**What you need to do:** Write out every entry, unchanged. Skip any picture.

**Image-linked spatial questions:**

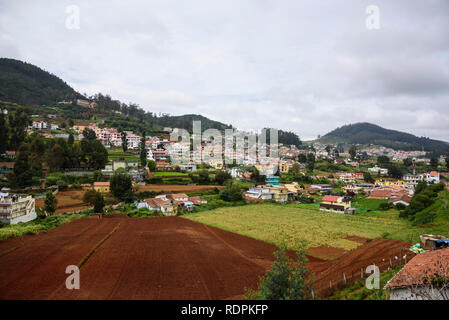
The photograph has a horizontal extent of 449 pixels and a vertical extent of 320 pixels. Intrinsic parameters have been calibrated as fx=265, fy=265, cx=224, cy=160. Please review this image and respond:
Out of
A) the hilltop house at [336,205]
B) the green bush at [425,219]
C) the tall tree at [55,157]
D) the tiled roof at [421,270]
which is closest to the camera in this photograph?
the tiled roof at [421,270]

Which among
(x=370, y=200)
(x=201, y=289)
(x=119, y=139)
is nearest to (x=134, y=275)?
(x=201, y=289)

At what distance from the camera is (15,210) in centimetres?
2219

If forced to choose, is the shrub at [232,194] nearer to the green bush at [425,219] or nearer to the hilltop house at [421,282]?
the green bush at [425,219]

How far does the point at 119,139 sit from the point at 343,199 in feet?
190

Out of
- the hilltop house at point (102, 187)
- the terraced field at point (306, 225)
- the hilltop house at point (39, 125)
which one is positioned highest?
the hilltop house at point (39, 125)

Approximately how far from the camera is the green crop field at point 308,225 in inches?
764

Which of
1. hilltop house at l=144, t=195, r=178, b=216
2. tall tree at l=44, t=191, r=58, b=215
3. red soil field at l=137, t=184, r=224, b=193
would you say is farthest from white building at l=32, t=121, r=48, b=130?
hilltop house at l=144, t=195, r=178, b=216

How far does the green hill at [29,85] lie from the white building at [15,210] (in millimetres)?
85738

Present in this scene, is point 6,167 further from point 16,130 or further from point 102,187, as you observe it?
point 102,187

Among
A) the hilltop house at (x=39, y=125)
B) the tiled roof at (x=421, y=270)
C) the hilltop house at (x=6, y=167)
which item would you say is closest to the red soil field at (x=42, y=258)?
the tiled roof at (x=421, y=270)

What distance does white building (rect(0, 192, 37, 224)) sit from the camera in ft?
70.6

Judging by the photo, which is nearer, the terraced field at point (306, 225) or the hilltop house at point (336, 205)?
the terraced field at point (306, 225)

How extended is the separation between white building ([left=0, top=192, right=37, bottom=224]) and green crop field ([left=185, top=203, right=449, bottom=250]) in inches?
576

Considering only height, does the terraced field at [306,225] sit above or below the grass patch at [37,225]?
below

**Answer below:**
The photograph has a horizontal extent of 449 pixels and a vertical extent of 320 pixels. Intrinsic parameters have been calibrated as fx=265, fy=265, cx=224, cy=160. Please review this image and respond:
Out of
A) the hilltop house at [336,205]
B) the green bush at [425,219]
C) the tall tree at [55,157]
D) the tiled roof at [421,270]
which is closest to the camera in this photograph?
the tiled roof at [421,270]

Which among
(x=370, y=200)
(x=201, y=289)
(x=119, y=139)
is nearest to (x=134, y=275)?
(x=201, y=289)

At what distance from the camera is (15,210) in centimetres?
2219

If forced to choose, is the shrub at [232,194] nearer to the green bush at [425,219] or nearer to the hilltop house at [421,282]?
the green bush at [425,219]

How far does the point at 119,139 sit from the point at 343,199 in feet?
190

Out of
- the hilltop house at point (102, 187)
- the terraced field at point (306, 225)
- the hilltop house at point (39, 125)
which one is positioned highest?
the hilltop house at point (39, 125)

Approximately how far from the camera is the green crop field at point 308,225 in inches?
764

Which of
1. hilltop house at l=144, t=195, r=178, b=216
2. tall tree at l=44, t=191, r=58, b=215
3. red soil field at l=137, t=184, r=224, b=193
would you say is farthest from white building at l=32, t=121, r=48, b=130?
hilltop house at l=144, t=195, r=178, b=216

How far does the green hill at [29,85] lie from the white building at [15,210] (in millimetres)?
85738

Present in this scene, is point 6,167 further from point 16,130 or further from point 102,187, as you observe it?
point 102,187

Among
A) the hilltop house at (x=39, y=125)
B) the tiled roof at (x=421, y=270)
C) the hilltop house at (x=6, y=167)
which item would you say is closest to the red soil field at (x=42, y=258)?
the tiled roof at (x=421, y=270)

What distance does white building (rect(0, 192, 37, 224)) sit from the camera in ft?
70.6

Judging by the photo, which is nearer, the terraced field at point (306, 225) or the hilltop house at point (336, 205)?
the terraced field at point (306, 225)

How extended is the separation between white building ([left=0, top=192, right=37, bottom=224]) and green crop field ([left=185, top=203, right=449, bottom=250]) in inches?
576

Considering only height, does the terraced field at [306,225] sit above or below the grass patch at [37,225]?
below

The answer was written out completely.